WORK TO DO =>
Continue the seed project announcement from where it stops, not the rows that follow it.

SELECTED EXTRACT =>
________

The Undergraduate Department and the Teaching and Learning Collaboratory are excited to announce the winners of the 2024 seed project call for proposals. The purpose of the seed projects are to develop a project to the point that it is competitive for external funding. The projects test new pedagogical approaches or technologies that will impact student learning. The grants are in partnership with funding from Undergraduate Education and the Teaching and Learning Collaboratory. And to this point, we wish to extend a big congratulations to this year’s winners!

RECIPE for Success: Implementing Gameful Learning in Large Classes

RPI Gameful Learning Initiative aims to increase student motivation, engagement, and joy while learning. It focuses on creating game-like engagement in a learning environment. This proposal explores gameful learning approaches and scales them up for large lecture classes. Our proposed project incorporates interactive approaches, gaming, and remote laboratories.

________

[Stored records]
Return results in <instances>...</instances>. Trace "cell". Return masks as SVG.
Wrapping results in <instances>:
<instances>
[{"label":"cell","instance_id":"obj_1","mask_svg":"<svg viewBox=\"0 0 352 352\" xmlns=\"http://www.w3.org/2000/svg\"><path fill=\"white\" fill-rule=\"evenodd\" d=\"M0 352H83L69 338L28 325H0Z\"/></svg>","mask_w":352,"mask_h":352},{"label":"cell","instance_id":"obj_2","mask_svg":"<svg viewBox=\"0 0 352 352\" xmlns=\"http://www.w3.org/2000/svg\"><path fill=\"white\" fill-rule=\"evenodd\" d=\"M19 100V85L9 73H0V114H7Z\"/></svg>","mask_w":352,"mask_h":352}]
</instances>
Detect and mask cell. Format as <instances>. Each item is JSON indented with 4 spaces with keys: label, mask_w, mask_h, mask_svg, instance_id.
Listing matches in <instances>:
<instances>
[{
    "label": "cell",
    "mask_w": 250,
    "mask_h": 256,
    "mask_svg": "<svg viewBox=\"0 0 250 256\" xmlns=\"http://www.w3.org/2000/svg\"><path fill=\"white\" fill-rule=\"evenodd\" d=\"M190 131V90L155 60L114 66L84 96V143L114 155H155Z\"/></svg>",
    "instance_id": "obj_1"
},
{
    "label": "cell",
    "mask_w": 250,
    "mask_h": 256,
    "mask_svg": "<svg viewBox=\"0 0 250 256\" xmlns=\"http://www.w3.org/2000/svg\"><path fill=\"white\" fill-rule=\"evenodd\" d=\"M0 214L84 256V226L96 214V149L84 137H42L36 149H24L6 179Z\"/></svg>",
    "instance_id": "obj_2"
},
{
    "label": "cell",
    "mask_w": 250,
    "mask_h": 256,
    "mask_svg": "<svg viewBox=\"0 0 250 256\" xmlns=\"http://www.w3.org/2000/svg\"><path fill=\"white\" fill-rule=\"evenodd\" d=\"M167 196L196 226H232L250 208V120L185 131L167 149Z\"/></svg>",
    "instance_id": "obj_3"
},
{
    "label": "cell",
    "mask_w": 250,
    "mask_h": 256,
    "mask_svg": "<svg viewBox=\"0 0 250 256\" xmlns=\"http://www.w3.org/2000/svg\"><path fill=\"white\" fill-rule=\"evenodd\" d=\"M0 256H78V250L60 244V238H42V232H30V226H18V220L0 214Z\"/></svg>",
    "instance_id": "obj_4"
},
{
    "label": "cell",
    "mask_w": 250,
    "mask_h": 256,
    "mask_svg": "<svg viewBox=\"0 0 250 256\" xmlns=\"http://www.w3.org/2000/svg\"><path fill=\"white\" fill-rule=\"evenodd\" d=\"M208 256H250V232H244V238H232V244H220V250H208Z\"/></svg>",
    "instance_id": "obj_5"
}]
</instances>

________

WRITTEN ANSWER =>
This is a collaborative project between faculty members Lucy Cui and Leslie Zeng and their Game Development courses, Research Methods and Statistics course, and Intro to Psychological Science (Intro Psych) course. The project has two main components: piloting and scaling pedagogical innovations in gameful learning and  teaching relevant technical and collaboration skills across majors through roleplaying industry jobs. Goals of the project are:

  • To pilot and scale various gameful learning activities to large lecture classes.
  • To prepare students for the workforce.
  • To cultivate feelings of social connection, belongingness, and teamwork in students.

Team Members: Lucy Cui and Leslie Zeng

The world’s first cybersecurity VR CTF: A joint venture between RCC and RCOS

In 2020, the global cybersecurity workforce was facing an unprecedented projected employment gap of 3.5 million unfilled jobs by 2021. Today, in 2024, that gap has come to be realized almost exactly as predicted: the ISC2 2023 Cybersecurity Workforce Study estimates the employment gap to be 4 million unfilled jobs. Said best by them, “The profession needs to almost double to be at full capacity.”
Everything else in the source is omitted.